Figure 3 with 3 supplements
The axonal-like protrusions contribute to the migratory ability of SCLC cells in culture.

(A) Quantification of the number of cells with protrusions when mGFP-labeled N2N1G mSCLC cells were allowed to grow into a cell-free scratch generated in monolayer cultures under Matrigel. N = 3 independent experiments (shControl, N = 3 per experiment, total N = 9 plotted together). An unpaired t-test was used for statistical analysis and p-values are shown. Only significant p-values are shown. The dotted line represents a 60% reduction compared to the mean value of the controls. (B) Representative images of the data quantified in (A) and (C) with knock-down of Gap43. Scale bars, 100 μm. (C) Quantification of the migration of cells with protrusions when mGFP-labeled N2N1G mSCLC cells were allowed to grow into a cell-free scratch generated in monolayer cultures under Matrigel. N = 3 independent experiments. An unpaired t-test was used for statistical analysis and p-values are shown. Only significant p-values are shown. The dotted line represents a 60% reduction compared to the mean value of the controls. (D) Correlation of the data in (A) and (C) using the mean value for each knock-down. Pearson correlation R2 value is shown. (E and H) Immunoblot analysis of GAP43 or FEZ1 levels, respectively, in control and knock-down 16T mSCLC cells. HSP90 is a loading control. (F and I) Quantification of the number of cells with protrusions as in (A) with 16T mSCLC cells and Gap43 or Fez1 knock-down, respectively (N = 3). An unpaired t-test was used for statistical analysis and p-values are shown. (G and J) Quantification of the migration of cells with protrusions as in (B) with 16T mSCLC cells and Gap43 or Fez1 knock-down, respectively (N = 3). An unpaired t-test was used for statistical analysis and p-values are shown.

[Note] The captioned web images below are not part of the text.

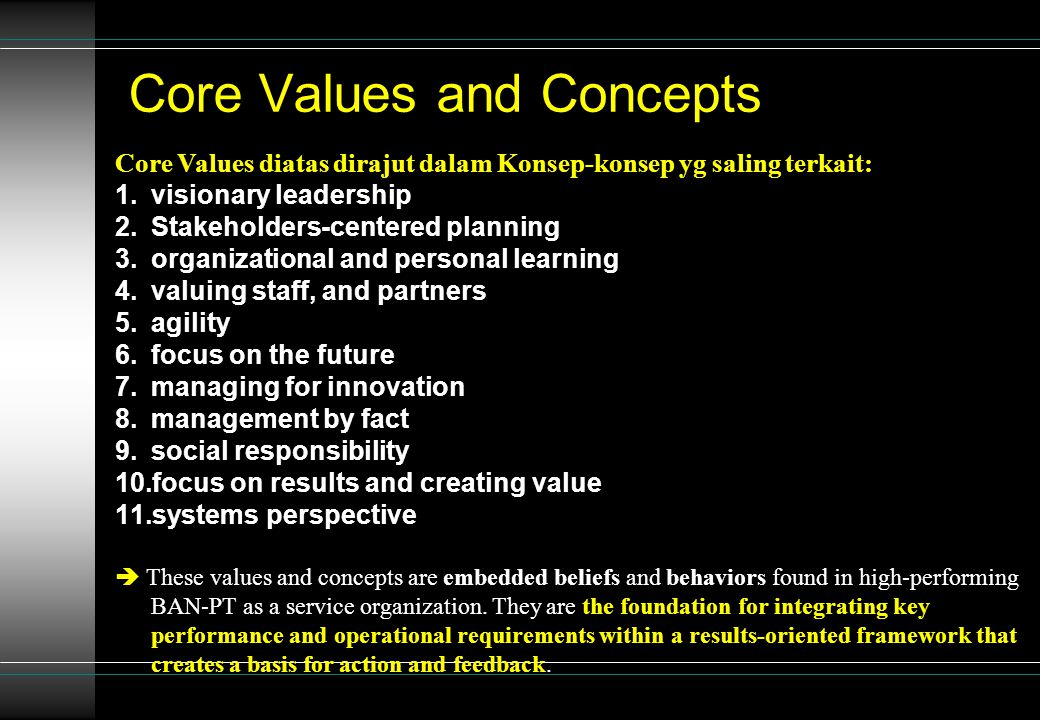 Core Values and Concepts Core Values diatas dirajut dalam Konsep-konsep yg saling terkait: 1.visionary leadership 2.Stakeholders-centered planning 3.organizational and personal learning 4.valuing staff, and partners 5.agility 6.focus on the future 7.managing for innovation 8.management by fact 9.social responsibility 10.focus on results and creating value 11.systems perspective  These values and concepts are embedded beliefs and behaviors found in high-performing BAN-PT as a service organization.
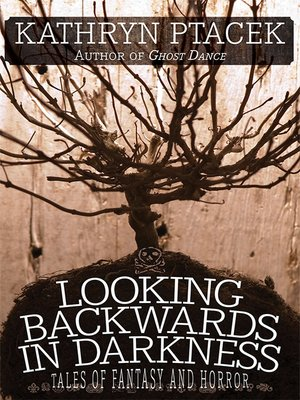 cover image of Looking Backward in Darkness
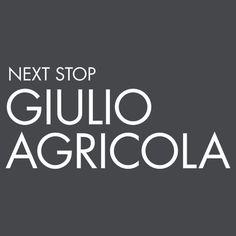 Next Stop Giulio Agricola White Text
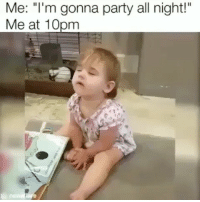 """Haaaaaa! I'm a night owl but hit that twilight zone between 10-11:30p 🤣😂😂🤣😂😩🤷🏽♂️: Me: """"I'm gonna party all night!""""  Me at 10pm Haaaaaa! I'm a night owl but hit that twilight zone between 10-11:30p 🤣😂😂🤣😂😩🤷🏽♂️"""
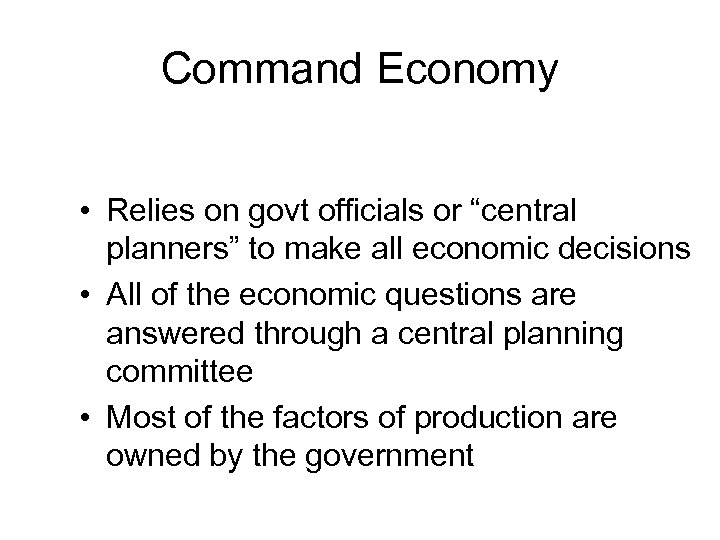 "Command Economy • Relies on govt officials or ""central planners"" to make all economic"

Figure 3—figure supplement 1
The expression of the 13 genes selected for their possible role in the formation of protrusions is in part regulated by NFIB.

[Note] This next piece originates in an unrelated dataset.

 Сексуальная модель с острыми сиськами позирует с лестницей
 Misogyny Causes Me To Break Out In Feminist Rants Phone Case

(A) mRNA levels of candidate genes in human primary SCLC tumors (RNA-seq from George et al., 2015). (B) Network representation of the 13 candidates. Edges in the STRING analysis represent protein-protein associations but do not necessarily mean that they physically bind to each other. Blue edges represent known interactions from curated databases. Pink edges represent known experimentally-validated interactions. Others are predicted interactions, including text mining and co-expression (see string-db.org). (C) Spearman correlation of the 13 genes with key genetic drivers of SCLC phenotypes. The numbers for these analyses are from George et al. (2015), and Yang et al. (2018) (see also Supplementary file 2–tables 2-3). Note the higher correlation overall with NFIB expression. MAP1B was not identified in the mouse RNA data. (D) Gene expression analysis of three key genetic drivers of SCLC phenotypes in five human SCLC cell lines, along with the protrusions phenotype (see Figure 1—figure supplement 1 and data not shown). YAP1 and POU2F3 are not detected in these cells lines (data from CCLE RNA-seq analyses, https://www.ebi.ac.uk/gxa/experiments/E-MTAB-2770/Results). Note that the growth of protrusions does not correlate with ASCL1 or NEUROD1 expression. (E) Gene expression analysis (log two fold-change) of the 13 genes following NFIB knock-down in NFIB-high 16 T cells (which grow protrusions) and NFIB over-expression in NFIB-low KP22 cells (which don’t grow protrusions). RNA-seq data and immunoblot validation of the immunoblots for NFIB are from Denny et al. (2016). (F) Representative bright field image and quantification of the number of protrusions when 16T mSCLC cells were allowed to grow into a cell-free scratch generated in monolayer cultures under Matrigel with control shRNA or NFIB knock-own (N = 3). Scale bars, 100 μm. *p<0.05, **p<0.01, p<0.005, student t-test. (G) Representative bright field image of KP22 mSCLC cells with ectopic expression of GFP (control) of NFIB. Note the absence of protrusions (as quantified in Figure 1B) (N = 1 with three technical replicates). For (F) and (G), the immunoblot analysis of NFIB knock-down and ectopic expression in 16T and KP22 cells can be found in Denny et al. (2016).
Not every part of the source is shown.